Text section below:

Because of course, when you are hosting your own runners, you can find lots of different ways to optimize for cost. And effectively, when you use the hosted ones by GitHub, you get a certain amount of free capacity. But then at some point, you need to start paying. And so when you host your own runners on AWS, of course, you can pick specific instances that can be cheaper. You can switch instances on and off depending on capacity. And therefore, you have more opportunities to optimize for cost. And one final reason is that sometimes you might have special requirements in terms of hardware or operative system. Maybe you need a GPU to perform certain tasks. So if you have control on the type of machines where you are running your workflows, of course, you can pick the more specialized hardware that you might need. So the next question is, if all of that sounds appealing, how do you do self-hosted runners on AWS? Well, in general, right?
Eoin: If you want to add self-hosted runners, you can do it at an organization level or for specific repositories. And if you have like a GitHub enterprise level setup, you can actually also add them at the enterprise level for all organizations. Now, to add a self-hosted runner in your GitHub setup, you need to run the runner application with which GitHub will provide. And that can run on Linux, Windows, and macOS.
And it can run on x86-64 or ARM architectures. Now, if you have existing machines, you can just follow the guided process through the repository organization runners option in your GitHub console. And there'll be a link to the documentation there in the show notes. Once you have that runner application running, GitHub will tell you how to set it up with credentials so that it could talk to GitHub.
It basically long poles GitHub for build events, all those different event types you talked about, and just starts builds as required, sending the status and log information back to GitHub, as well as like pulling and pushing cache data to GitHub. You don't actually have to keep all of those runners running all the time. So you have options there. You can have a small pool running or even no runners running all the time at all.
GitHub allows you to then scale up by using webhooks to let you know when a workflow job has been queued. In the GitHub docs, you'll see that referred to as ephemeral runners. Now, ephemeral runners have the advantage of just running one job generally at a time. So you have build isolation and increased security since a short-lived runner has less risk of intrusion and data leakage. So you can run the runner application on EC2, on premises, in containers, or even like on a fleet of Raspberry Pis under your bed. The limit is just your imagination. Now, a fairly common approach is to run it on Kubernetes. There is an Actions Runner Controller that helps with scaling and orchestrating runners as needed. That's quite common. If you are a Kubernetes shop and you have a team to run and support that infrastructure, this is a good option to follow. But another common approach is just simply running on EC2. So maybe we could talk, Luciano, what are some of the options there? You're thinking about running on EC2, you just have to run this application. But as we know, running a fleet of EC2 instances and scaling up and down, not necessarily trivial. What are our options?

End of Text section.
Given data below:

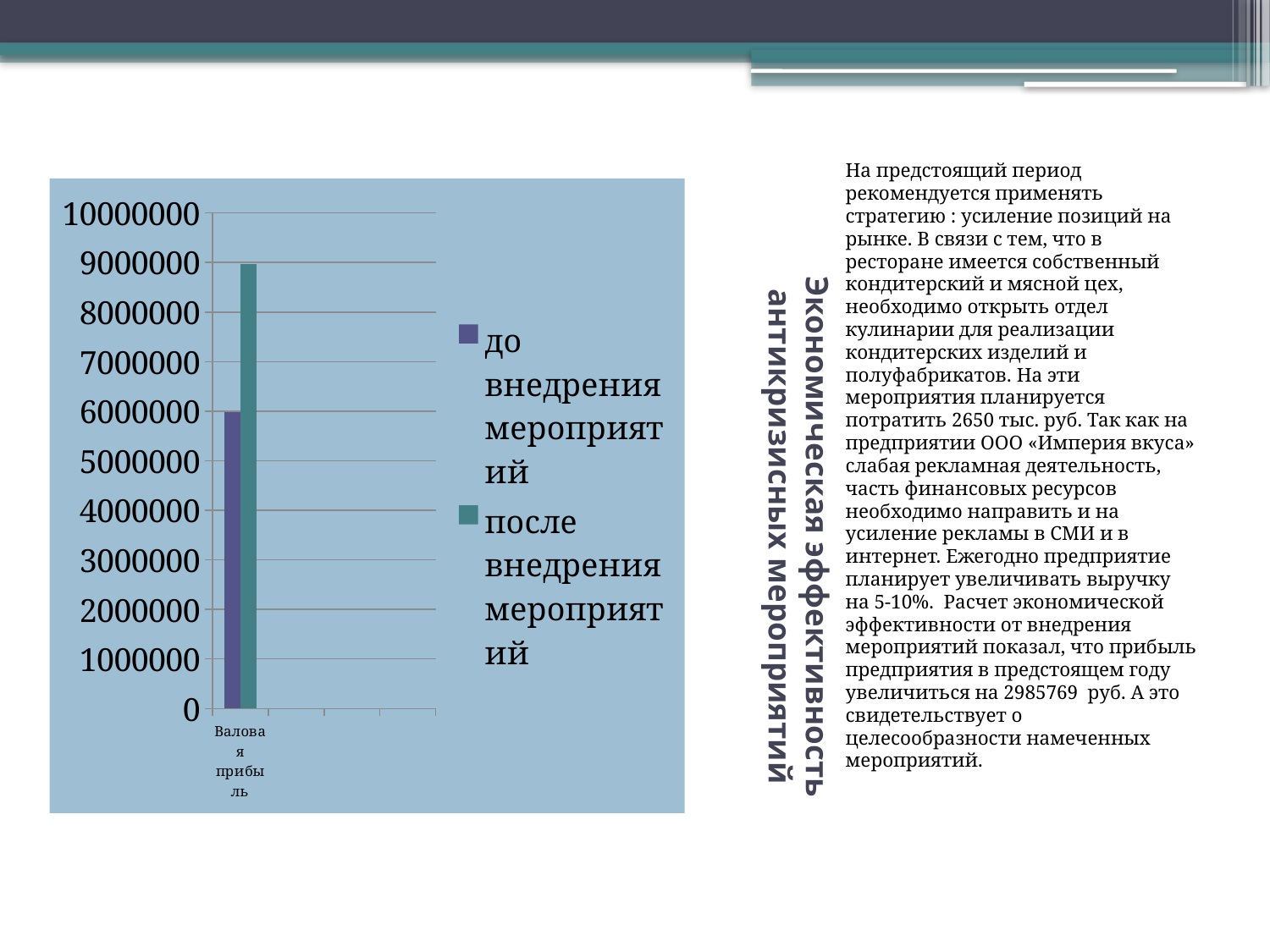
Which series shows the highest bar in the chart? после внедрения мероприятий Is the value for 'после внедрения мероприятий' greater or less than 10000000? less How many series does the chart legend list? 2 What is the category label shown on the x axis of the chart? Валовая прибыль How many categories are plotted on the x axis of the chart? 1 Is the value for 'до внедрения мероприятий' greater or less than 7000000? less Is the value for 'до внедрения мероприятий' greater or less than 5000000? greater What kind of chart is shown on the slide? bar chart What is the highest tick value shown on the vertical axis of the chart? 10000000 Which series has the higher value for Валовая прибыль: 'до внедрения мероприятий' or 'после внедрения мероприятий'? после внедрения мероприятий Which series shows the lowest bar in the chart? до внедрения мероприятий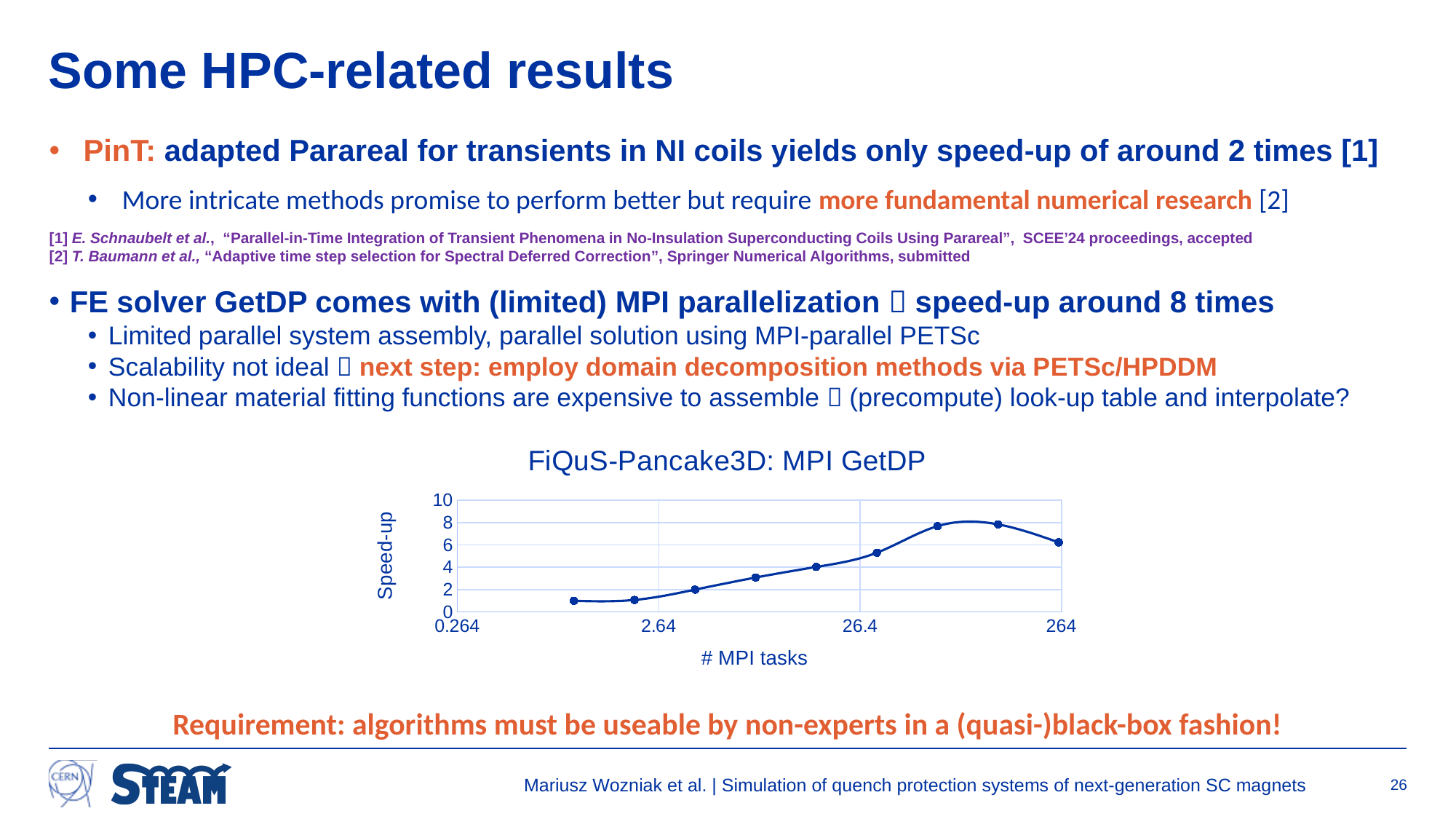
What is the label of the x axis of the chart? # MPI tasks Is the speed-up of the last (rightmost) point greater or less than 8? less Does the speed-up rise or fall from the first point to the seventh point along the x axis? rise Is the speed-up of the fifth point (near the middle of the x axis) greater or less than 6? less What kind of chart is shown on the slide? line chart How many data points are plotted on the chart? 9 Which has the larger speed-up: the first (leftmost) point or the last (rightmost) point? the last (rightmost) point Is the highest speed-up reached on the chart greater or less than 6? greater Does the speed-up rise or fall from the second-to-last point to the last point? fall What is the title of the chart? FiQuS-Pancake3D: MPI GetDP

End of Given data.

Prompt A: Write out the stretch of the self-hosted runners transcript from "Eoin: If you" through "talk to GitHub.", word for word.
Prompt B: Carry on the conversation about self-hosted GitHub runners from the point where it stops.

Answer area A:
Eoin: If you want to add self-hosted runners, you can do it at an organization level or for specific repositories. And if you have like a GitHub enterprise level setup, you can actually also add them at the enterprise level for all organizations. Now, to add a self-hosted runner in your GitHub setup, you need to run the runner application with which GitHub will provide. And that can run on Linux, Windows, and macOS.
And it can run on x86-64 or ARM architectures. Now, if you have existing machines, you can just follow the guided process through the repository organization runners option in your GitHub console. And there'll be a link to the documentation there in the show notes. Once you have that runner application running, GitHub will tell you how to set it up with credentials so that it could talk to GitHub.

Answer area B:
Luciano: Yeah, absolutely. I agree that it's maybe something tempting to start to set up everything from scratch. You set up your own VPC, you set up EC2 instances with auto-scaling rules, but then over time, this is something you'll need to maintain. And there is a lot of moving parts. So it might become something that requires a significant amount of maintenance. And maybe at that point, maybe you have many advantages, but on the other side, you need to consider the total cost of ownership that is going to start to build up.
So be aware of all of that. But thankfully, there are some solutions that try to make all of this easier. One is called HyperEnv for GitHub Actions Runner, and it's produced by Andreas and Michael Wittig from the Cloudonaut podcast as well. We mentioned them a few times in some other episodes. So definitely worth checking it out. This is a product that you can find in the AWS marketplace, and it manages all the scaling in and out of instances for you, but lets you use your own AWS account and runs EC2 instances on demand.
And you pay per vCPU minute. There is a little fee, I mean, that you pay on top per virtual CPU minute usage. Another option that we discovered quite recently is called runs-on.com or runs-on. And it's quite similar to HyperEnv, but it basically lets you run everything yourself. You are using it commercially, but basically you buy it and then configure a license for a reasonable small fee. And effectively, this can be a nice option for non-commercial projects, especially if you are looking for something that allows you to drastically save cost.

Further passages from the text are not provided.